┌─ PROVIDED RECORDS
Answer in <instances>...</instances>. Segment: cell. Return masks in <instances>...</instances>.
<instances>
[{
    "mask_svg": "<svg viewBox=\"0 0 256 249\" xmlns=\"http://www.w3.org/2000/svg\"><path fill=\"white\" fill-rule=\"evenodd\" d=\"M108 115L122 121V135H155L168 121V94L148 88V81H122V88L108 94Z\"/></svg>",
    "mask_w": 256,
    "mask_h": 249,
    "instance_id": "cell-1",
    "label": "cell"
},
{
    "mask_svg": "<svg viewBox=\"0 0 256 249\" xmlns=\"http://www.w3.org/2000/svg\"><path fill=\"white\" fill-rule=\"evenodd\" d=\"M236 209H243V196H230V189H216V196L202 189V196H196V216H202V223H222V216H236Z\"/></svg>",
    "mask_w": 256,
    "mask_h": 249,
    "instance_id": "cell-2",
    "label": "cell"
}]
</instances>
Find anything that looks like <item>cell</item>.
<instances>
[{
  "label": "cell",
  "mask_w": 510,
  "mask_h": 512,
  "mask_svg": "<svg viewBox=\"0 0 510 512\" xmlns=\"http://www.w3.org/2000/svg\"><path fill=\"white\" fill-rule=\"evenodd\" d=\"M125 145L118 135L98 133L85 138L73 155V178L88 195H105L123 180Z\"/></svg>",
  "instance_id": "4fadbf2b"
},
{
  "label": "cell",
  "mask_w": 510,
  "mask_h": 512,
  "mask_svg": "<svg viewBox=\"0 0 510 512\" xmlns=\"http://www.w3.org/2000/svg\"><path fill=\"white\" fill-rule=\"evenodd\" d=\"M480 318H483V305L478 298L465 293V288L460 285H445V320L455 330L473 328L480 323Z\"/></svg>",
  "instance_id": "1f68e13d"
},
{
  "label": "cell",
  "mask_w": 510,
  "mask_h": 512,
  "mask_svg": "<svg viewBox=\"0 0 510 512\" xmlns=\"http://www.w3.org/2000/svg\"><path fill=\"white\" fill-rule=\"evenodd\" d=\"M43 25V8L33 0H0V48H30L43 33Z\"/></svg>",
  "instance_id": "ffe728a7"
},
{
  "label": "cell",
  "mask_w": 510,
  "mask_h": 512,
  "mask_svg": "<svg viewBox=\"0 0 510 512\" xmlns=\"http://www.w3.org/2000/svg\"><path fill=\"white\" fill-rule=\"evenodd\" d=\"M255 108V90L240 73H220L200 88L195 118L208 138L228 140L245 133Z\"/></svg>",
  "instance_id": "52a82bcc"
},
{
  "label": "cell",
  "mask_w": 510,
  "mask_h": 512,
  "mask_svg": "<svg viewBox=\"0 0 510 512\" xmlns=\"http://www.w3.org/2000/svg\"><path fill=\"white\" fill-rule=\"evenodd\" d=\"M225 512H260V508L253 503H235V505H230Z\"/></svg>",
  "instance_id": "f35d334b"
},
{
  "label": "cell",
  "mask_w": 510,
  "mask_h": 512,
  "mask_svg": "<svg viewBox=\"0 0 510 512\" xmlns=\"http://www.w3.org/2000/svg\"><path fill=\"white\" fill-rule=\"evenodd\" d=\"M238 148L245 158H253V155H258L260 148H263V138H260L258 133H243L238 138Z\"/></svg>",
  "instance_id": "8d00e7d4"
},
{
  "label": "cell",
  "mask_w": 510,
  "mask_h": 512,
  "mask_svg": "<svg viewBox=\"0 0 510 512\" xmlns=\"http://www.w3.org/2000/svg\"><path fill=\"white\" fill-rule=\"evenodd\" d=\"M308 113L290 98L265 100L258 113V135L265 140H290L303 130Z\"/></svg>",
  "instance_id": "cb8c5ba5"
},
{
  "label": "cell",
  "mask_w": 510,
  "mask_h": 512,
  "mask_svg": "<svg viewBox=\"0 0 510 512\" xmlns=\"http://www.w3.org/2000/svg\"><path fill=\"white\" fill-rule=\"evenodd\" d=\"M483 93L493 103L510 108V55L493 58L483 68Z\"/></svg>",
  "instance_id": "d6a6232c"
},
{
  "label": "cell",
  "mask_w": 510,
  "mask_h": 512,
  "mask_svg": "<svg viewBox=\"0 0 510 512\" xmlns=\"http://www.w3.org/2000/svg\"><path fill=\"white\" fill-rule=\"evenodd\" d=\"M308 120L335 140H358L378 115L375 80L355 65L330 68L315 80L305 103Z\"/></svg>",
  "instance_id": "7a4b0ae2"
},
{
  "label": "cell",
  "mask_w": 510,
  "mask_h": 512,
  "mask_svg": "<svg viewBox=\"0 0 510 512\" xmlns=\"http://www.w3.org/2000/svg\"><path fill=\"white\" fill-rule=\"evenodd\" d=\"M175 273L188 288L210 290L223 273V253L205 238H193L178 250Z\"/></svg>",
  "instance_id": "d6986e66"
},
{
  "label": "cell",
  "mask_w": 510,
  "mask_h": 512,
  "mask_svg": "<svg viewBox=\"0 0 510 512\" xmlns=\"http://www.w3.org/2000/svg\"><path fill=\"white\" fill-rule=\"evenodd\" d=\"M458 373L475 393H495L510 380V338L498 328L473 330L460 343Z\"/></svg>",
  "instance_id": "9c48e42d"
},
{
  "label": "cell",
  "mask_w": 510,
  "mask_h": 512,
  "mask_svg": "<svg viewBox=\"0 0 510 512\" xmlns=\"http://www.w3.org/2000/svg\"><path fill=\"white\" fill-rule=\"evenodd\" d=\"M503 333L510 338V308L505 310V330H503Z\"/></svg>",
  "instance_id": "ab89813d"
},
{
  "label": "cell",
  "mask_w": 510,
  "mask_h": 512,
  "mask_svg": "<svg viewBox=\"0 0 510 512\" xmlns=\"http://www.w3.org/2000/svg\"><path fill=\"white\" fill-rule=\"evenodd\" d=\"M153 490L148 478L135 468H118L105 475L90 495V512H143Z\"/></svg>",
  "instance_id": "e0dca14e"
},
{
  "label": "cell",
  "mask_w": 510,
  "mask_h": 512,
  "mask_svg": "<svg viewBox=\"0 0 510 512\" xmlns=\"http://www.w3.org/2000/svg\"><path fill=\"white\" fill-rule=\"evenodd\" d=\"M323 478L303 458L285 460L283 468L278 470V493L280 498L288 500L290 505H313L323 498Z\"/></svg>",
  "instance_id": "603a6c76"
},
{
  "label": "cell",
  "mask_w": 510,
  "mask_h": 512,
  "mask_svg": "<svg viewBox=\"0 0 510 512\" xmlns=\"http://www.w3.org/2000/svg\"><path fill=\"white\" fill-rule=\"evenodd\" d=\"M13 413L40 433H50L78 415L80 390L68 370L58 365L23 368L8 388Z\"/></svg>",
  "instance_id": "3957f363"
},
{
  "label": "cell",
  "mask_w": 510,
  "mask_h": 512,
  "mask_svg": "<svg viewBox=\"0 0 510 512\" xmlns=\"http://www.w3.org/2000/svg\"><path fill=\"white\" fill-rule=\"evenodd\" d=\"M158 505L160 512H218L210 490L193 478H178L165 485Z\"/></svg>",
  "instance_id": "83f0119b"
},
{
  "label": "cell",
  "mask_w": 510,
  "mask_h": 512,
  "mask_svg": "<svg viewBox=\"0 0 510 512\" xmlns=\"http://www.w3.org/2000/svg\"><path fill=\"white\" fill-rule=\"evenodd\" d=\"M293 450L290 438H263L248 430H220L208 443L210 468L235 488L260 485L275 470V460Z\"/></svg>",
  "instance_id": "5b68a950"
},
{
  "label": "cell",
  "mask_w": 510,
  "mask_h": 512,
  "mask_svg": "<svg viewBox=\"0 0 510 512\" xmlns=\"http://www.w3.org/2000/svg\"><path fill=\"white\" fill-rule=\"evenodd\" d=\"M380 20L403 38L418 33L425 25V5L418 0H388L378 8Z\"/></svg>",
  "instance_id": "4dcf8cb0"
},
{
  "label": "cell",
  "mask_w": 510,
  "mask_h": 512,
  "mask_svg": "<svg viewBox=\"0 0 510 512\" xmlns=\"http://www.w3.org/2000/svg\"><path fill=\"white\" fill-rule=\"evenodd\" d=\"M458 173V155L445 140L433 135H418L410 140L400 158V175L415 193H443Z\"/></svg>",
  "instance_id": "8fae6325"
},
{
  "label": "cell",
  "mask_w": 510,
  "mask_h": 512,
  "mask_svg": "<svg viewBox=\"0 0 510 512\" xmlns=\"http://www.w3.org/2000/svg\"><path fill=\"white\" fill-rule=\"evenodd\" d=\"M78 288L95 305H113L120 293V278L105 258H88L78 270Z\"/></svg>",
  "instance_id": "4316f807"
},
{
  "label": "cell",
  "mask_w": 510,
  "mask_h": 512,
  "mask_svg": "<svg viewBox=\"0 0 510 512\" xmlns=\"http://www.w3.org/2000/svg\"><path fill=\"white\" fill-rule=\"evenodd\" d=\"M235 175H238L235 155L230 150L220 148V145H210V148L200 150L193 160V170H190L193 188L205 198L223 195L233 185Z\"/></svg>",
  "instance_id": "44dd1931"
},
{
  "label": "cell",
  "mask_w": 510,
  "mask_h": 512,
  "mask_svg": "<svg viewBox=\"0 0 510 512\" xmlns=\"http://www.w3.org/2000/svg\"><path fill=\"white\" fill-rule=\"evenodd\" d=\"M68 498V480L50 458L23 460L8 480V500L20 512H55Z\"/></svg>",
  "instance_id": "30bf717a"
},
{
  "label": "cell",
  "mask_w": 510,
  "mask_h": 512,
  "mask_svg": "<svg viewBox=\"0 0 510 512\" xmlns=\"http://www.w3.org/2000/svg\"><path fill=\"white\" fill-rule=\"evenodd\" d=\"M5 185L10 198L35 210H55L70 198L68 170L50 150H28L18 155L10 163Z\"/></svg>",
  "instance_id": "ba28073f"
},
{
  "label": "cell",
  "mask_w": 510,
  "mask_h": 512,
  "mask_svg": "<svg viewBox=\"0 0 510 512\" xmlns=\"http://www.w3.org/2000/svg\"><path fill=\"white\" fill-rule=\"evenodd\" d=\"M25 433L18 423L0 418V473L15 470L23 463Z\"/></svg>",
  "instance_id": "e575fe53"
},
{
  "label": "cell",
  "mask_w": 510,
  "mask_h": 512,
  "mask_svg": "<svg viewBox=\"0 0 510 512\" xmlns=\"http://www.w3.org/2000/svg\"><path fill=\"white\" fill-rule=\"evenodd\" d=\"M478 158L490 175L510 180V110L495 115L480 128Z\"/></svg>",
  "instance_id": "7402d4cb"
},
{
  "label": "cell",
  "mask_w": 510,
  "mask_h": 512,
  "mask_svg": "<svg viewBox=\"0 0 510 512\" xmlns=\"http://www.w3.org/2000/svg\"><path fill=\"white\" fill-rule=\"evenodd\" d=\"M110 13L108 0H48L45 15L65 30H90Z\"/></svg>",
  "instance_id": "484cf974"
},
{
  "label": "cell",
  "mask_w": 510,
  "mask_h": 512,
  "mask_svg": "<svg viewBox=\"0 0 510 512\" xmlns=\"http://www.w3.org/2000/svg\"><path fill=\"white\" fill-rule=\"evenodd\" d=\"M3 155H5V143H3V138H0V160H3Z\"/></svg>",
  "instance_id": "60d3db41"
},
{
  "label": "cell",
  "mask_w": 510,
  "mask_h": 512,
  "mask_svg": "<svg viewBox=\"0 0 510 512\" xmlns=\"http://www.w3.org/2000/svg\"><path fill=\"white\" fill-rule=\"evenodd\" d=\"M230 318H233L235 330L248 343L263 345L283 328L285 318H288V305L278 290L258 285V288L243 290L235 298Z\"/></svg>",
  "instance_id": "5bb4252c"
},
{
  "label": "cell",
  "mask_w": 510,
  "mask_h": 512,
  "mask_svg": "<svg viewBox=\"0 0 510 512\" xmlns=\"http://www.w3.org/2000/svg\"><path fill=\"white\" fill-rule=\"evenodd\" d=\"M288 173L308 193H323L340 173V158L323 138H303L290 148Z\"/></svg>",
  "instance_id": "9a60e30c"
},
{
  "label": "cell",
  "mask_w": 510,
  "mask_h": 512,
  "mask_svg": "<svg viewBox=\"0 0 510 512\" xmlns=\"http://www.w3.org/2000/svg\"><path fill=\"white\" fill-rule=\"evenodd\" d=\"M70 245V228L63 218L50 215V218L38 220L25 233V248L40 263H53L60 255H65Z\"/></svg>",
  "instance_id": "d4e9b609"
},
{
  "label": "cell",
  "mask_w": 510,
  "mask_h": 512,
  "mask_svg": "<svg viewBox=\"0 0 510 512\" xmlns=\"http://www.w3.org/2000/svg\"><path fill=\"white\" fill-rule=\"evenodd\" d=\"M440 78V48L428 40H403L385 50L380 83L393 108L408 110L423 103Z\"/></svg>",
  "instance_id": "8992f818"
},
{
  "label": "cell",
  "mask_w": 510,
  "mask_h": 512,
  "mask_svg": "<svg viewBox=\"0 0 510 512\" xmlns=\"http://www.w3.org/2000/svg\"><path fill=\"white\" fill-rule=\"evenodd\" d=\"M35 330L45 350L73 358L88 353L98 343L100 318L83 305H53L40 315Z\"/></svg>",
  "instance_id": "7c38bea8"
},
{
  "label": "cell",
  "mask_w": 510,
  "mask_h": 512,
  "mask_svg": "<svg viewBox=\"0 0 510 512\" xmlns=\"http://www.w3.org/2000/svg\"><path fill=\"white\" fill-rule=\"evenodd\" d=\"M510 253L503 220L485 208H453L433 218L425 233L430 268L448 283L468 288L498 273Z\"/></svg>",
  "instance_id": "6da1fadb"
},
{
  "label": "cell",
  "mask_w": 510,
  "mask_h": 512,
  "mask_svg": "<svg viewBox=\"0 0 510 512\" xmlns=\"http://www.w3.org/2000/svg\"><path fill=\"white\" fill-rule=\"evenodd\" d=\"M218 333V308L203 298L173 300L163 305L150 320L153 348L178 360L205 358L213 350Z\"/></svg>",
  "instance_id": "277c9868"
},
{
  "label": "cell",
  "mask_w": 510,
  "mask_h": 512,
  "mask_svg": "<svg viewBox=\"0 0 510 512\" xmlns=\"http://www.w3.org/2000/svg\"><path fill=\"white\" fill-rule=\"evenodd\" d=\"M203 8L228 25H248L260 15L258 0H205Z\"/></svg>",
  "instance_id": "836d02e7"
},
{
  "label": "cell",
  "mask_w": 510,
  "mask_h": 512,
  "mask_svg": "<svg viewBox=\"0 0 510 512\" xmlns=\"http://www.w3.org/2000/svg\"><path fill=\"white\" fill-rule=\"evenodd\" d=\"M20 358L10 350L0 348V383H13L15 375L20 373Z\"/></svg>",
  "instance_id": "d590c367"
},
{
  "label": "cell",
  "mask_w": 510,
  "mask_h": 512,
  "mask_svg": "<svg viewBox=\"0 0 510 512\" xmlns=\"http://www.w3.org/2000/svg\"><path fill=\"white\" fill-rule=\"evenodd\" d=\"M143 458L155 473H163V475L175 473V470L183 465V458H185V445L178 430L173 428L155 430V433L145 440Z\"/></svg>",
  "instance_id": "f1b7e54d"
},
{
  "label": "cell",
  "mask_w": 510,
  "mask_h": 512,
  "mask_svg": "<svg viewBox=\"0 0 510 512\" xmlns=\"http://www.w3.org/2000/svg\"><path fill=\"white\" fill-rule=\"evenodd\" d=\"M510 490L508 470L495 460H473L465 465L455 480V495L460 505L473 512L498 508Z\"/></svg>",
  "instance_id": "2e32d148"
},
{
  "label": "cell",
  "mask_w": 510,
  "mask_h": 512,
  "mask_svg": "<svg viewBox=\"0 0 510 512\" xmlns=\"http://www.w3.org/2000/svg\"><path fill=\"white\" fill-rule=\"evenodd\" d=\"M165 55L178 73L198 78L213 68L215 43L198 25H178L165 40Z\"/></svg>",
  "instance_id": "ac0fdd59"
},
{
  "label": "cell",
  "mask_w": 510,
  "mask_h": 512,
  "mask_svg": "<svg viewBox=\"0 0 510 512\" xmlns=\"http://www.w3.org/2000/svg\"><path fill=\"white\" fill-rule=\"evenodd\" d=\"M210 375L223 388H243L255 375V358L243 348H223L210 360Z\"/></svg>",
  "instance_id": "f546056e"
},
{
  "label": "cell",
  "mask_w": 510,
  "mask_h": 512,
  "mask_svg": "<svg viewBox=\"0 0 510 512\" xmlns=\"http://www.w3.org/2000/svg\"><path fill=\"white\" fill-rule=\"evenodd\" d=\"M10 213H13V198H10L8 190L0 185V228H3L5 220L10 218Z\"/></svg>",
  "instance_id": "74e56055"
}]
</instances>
└─
PROBLEM REQUIREMENTS> Reproduce the records above word for word, from their first line through the line containing "145L118 135L98 133L85", inclusive.

COMPLETED TASK>
Answer in <instances>...</instances>. Segment: cell. Return masks in <instances>...</instances>.
<instances>
[{
    "mask_svg": "<svg viewBox=\"0 0 256 249\" xmlns=\"http://www.w3.org/2000/svg\"><path fill=\"white\" fill-rule=\"evenodd\" d=\"M108 115L122 121V135H155L168 121V94L148 88V81H122V88L108 94Z\"/></svg>",
    "mask_w": 256,
    "mask_h": 249,
    "instance_id": "cell-1",
    "label": "cell"
},
{
    "mask_svg": "<svg viewBox=\"0 0 256 249\" xmlns=\"http://www.w3.org/2000/svg\"><path fill=\"white\" fill-rule=\"evenodd\" d=\"M236 209H243V196H230V189H216V196L202 189V196H196V216H202V223H222V216H236Z\"/></svg>",
    "mask_w": 256,
    "mask_h": 249,
    "instance_id": "cell-2",
    "label": "cell"
}]
</instances>
Find anything that looks like <item>cell</item>.
<instances>
[{
  "label": "cell",
  "mask_w": 510,
  "mask_h": 512,
  "mask_svg": "<svg viewBox=\"0 0 510 512\" xmlns=\"http://www.w3.org/2000/svg\"><path fill=\"white\" fill-rule=\"evenodd\" d=\"M125 145L118 135L98 133L85 138L73 155V178L88 195H105L123 180Z\"/></svg>",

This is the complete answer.